Is Habitual Sin Complicated?: Chase Lenard

As for you, you were dead in your transgressions and sins, in which you used to live when you followed the ways of this world and of the ruler of the kingdom of the air, the spirit who is now at work in those who are disobedient. All of us also lived among them at one time, gratifying the cravings of our flesh and following its desires and thoughts. Like the rest, we were by nature deserving of wrath. But because of his great love for us, God, who is rich in mercy, made us alive with Christ even when we were dead in transgressions—it is by grace you have been saved. And God raised us up with Christ and seated us with him in the heavenly realms in Christ Jesus, in order that in the coming ages he might show the incomparable riches of his grace, expressed in his kindness to us in Christ Jesus. For it is by grace you have been saved, through faith—and this is not from yourselves, it is the gift of God—not by works, so that no one can boast. (Ephesians 2: 1-9)

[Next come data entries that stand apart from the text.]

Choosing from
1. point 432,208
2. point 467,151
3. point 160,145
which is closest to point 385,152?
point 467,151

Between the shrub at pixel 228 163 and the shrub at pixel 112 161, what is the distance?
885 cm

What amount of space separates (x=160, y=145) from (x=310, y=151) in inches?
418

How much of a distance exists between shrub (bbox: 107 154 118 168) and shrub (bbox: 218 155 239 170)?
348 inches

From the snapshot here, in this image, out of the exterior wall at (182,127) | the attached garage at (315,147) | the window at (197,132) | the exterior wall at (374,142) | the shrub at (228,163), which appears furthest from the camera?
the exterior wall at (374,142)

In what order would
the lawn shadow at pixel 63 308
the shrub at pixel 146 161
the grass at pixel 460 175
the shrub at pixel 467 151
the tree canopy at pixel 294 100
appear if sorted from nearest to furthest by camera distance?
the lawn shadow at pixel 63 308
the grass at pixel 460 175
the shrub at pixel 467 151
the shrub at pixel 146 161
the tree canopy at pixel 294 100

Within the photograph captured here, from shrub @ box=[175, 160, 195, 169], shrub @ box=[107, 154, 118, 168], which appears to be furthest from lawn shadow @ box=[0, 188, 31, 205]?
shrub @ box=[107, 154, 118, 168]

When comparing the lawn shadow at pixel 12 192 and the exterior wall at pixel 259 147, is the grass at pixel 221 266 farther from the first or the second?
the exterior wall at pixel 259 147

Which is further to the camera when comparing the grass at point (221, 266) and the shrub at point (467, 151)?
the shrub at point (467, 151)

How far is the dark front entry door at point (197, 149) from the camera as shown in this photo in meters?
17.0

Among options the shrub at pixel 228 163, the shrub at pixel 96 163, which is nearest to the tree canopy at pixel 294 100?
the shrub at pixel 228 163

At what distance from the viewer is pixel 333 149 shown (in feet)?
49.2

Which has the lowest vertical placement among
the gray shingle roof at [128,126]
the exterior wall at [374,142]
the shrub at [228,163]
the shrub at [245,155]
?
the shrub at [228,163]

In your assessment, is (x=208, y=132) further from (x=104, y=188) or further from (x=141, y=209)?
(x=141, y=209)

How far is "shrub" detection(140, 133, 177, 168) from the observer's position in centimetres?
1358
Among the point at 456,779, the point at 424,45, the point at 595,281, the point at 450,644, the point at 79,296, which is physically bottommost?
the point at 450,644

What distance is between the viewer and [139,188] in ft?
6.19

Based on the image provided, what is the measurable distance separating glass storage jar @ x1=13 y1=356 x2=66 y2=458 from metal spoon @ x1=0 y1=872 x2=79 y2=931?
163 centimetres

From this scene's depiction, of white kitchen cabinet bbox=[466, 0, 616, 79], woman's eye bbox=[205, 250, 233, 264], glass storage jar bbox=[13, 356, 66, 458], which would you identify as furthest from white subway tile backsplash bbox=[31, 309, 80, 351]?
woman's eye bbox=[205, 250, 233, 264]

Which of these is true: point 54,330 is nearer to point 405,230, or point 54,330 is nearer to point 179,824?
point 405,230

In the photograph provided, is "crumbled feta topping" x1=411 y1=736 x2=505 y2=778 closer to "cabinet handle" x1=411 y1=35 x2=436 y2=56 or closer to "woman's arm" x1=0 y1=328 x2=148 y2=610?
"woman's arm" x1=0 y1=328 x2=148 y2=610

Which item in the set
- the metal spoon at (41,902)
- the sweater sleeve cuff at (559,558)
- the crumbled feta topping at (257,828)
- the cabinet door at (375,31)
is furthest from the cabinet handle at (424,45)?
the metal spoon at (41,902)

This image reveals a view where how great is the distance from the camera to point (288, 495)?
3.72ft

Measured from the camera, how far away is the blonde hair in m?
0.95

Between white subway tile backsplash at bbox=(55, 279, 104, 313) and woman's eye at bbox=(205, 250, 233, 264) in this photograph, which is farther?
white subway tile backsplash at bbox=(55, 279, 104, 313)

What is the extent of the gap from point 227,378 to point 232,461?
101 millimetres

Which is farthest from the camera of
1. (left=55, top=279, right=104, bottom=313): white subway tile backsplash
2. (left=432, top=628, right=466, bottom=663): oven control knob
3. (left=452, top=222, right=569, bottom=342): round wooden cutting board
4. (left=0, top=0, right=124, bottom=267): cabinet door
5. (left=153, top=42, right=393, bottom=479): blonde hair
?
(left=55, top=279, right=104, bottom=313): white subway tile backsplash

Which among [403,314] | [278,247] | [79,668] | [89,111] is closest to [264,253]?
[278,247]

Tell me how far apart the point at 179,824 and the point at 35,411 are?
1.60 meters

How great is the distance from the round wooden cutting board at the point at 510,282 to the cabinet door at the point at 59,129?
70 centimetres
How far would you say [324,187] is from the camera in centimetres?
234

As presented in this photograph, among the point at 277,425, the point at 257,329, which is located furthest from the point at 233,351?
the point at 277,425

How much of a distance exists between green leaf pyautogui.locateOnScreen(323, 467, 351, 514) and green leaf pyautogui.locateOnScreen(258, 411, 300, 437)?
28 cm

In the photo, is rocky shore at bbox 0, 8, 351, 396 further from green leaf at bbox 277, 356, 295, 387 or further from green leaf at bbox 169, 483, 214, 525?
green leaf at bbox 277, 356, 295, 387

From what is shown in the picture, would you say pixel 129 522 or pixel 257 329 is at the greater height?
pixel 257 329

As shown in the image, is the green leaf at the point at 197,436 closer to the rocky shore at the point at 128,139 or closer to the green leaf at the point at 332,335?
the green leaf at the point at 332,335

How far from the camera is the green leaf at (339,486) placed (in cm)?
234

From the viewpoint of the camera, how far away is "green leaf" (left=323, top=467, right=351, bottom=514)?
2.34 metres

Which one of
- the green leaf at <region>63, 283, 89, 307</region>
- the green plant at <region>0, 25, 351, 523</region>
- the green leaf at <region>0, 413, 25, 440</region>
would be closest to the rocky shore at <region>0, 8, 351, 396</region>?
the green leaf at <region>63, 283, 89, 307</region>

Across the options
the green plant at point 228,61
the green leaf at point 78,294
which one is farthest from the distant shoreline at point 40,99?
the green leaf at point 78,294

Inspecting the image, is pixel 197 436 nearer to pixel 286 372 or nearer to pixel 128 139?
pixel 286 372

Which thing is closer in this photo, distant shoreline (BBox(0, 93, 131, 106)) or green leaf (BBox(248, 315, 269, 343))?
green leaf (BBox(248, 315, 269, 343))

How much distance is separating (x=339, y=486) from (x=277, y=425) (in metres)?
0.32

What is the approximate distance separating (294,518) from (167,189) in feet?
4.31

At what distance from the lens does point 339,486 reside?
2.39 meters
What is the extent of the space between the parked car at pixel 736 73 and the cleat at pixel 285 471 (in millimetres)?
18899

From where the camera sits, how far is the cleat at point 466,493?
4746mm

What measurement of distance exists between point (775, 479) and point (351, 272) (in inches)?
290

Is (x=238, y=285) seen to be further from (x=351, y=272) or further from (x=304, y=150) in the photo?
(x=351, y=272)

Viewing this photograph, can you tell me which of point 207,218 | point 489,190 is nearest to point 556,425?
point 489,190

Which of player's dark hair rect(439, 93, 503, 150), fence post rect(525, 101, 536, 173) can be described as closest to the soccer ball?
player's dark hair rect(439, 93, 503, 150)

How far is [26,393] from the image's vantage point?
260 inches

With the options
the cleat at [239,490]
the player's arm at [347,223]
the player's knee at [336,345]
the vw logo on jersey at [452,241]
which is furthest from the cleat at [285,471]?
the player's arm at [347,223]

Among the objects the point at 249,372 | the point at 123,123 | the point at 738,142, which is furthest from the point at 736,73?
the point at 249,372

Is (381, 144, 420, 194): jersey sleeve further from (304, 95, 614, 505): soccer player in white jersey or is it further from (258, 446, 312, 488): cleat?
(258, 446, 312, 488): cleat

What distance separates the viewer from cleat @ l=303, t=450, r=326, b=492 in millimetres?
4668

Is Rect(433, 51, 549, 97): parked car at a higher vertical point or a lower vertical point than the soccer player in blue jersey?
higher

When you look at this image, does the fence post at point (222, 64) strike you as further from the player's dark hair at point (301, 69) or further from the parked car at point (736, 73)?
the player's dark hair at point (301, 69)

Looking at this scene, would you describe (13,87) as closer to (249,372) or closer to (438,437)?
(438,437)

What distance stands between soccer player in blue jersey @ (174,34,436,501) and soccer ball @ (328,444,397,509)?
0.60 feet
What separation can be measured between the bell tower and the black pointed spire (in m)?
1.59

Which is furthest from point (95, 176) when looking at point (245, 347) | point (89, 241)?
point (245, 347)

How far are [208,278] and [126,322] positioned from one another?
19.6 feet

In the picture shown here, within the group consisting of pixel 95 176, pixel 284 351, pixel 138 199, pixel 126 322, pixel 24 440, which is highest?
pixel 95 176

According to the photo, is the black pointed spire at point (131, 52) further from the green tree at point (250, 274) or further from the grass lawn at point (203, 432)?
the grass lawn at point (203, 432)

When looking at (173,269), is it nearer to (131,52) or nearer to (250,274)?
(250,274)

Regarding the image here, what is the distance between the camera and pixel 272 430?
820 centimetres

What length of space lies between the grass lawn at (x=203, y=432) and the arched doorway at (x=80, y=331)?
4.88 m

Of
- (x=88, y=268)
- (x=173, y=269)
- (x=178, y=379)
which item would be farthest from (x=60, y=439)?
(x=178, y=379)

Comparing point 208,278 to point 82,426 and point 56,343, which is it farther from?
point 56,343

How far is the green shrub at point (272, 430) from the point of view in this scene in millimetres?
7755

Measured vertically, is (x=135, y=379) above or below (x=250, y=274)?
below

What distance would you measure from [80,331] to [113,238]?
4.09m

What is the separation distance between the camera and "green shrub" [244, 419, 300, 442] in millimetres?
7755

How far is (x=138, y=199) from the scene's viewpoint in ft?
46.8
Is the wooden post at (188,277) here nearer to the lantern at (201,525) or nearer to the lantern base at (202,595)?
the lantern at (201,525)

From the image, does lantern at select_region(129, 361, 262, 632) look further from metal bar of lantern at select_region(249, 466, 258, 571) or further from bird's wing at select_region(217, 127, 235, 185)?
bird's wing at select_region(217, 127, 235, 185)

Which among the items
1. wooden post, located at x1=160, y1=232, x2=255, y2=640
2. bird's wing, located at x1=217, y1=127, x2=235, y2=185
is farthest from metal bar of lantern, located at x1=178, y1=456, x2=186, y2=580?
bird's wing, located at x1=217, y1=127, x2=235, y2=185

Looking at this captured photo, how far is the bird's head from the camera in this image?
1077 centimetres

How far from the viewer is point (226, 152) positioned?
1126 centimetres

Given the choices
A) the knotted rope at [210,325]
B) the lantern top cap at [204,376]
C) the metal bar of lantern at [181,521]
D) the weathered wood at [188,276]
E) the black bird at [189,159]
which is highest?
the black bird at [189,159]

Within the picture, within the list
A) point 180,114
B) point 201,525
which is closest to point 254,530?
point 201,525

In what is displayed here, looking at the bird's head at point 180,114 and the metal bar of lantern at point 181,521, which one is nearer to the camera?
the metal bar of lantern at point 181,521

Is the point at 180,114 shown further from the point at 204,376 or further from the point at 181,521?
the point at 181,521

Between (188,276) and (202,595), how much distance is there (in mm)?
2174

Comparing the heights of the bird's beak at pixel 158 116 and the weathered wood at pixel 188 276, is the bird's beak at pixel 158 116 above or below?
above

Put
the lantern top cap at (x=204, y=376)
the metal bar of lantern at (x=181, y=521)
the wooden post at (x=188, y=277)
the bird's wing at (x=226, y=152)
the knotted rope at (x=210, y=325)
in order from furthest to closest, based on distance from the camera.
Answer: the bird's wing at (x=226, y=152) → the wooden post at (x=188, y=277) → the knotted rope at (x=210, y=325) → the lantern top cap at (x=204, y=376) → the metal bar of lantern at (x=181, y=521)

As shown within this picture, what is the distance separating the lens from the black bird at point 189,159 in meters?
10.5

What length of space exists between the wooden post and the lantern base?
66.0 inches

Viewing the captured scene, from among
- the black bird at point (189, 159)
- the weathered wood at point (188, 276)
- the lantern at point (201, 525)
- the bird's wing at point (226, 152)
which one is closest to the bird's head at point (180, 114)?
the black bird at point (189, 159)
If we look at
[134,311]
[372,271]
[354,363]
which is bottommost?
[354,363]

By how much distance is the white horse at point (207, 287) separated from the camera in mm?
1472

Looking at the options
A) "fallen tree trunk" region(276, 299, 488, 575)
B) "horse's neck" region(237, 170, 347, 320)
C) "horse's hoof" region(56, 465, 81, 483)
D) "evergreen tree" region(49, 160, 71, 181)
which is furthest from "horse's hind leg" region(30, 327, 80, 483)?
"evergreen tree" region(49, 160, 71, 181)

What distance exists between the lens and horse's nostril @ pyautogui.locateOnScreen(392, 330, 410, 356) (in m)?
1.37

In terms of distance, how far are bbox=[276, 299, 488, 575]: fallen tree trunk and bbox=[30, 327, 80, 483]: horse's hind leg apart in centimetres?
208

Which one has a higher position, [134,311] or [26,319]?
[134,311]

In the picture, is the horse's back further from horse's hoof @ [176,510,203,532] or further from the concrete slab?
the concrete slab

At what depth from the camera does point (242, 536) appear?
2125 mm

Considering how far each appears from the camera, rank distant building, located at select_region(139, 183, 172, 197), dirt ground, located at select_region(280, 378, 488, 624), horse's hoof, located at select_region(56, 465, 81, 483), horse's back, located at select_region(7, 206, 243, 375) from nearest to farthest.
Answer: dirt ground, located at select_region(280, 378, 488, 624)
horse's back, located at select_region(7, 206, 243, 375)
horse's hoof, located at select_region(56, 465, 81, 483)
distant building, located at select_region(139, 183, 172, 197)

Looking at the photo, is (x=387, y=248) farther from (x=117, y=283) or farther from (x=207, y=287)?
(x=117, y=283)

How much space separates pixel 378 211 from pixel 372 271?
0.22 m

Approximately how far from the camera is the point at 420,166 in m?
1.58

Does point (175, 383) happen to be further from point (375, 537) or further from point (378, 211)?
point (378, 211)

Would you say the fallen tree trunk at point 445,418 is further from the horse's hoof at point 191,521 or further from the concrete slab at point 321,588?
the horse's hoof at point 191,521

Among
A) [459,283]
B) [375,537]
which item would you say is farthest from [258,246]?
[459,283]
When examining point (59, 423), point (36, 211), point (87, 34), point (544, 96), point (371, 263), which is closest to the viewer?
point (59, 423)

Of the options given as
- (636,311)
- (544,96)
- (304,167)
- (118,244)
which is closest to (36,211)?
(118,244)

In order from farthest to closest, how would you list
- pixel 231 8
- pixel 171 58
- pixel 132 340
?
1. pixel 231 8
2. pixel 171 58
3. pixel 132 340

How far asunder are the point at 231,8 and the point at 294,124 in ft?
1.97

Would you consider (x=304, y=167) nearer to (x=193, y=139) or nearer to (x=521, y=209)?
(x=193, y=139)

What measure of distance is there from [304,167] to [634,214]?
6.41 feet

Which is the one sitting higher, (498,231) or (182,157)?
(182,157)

Looking back on my life, I can easily recognize the peace that comes with daily prayer and time with scripture. This past week my roommate, Akin, has helped me wake up on time to go to morning prayer with my community. I found those mornings to be joyful and life giving. Before the quarantine, I had been part of the young adult Sunday school at Grace UMC in Ruston, where I came to a surprising realization: I felt at peace with those around me. One might ask, “Isn’t gathering with other believers always joyful, or at the very least pleasant?” In the past, Sundays have often been stressful for me. Before coming to Grace, I was hyper-aware of how I was presenting myself at church. I was holding myself to some illusory standard that I had to meet for everyone. I was a mess who was trying to make sure no one found out about the garbage I had hidden. I noticed a similar change in attitude toward my mission meetings we had this past year. I was excited again and no longer anxious for each weekly meeting as I had been while preparing for trips in the past.

          So, what changed? I finally began to take steps to expose and uproot the habitual sin in my life in radical ways that I had not taken before. One of the most powerful tools Satan can use against us is fear, causing us to isolate ourselves and hide our sin in shame. When I began to confess my sin to others, I was met with grace where I feared judgement. With the help of others, I endeavored to remove temptation and not exclude myself from the community of believers as was my habit. In taking steps to actively seek out repentance, I found a peace I had not felt around other believers in quite some time. I am a sinner redeemed by God’s grace. I am not perfect, but I continue to strive toward Christ’s example. Before, I halfheartedly approached repentance, only half listening to what my friends and mentors had told me. I would have saved myself so much time, stress, and grief if I had listened to the wisdom they had for me in the first place. Sin, at its core, is a turning away from God’s grace. Believing that God’s grace is sufficient, and that in it is where actual happiness can be found, is a freeing thought.

          This chapter of Ephesians comforts me because we are told exactly what kind of base creatures we are while living in sin. In truth, we were all there and are still attached to our creaturehood. Time and time again, I am met with grace that I do not deserve or have power to control. It is not a finite resource that I can exhaust because it comes from God the Father and not myself. Reading this passage, I feel known and secure. Falling into sin does not mean you have failed in the eyes of God, but it is rather an occasion to overcome earthly attachments and know His love and mercy. Let us not forsake one another in confession and prayer and choose to isolate ourselves in sin. May you find mercy as we continue to run this race together.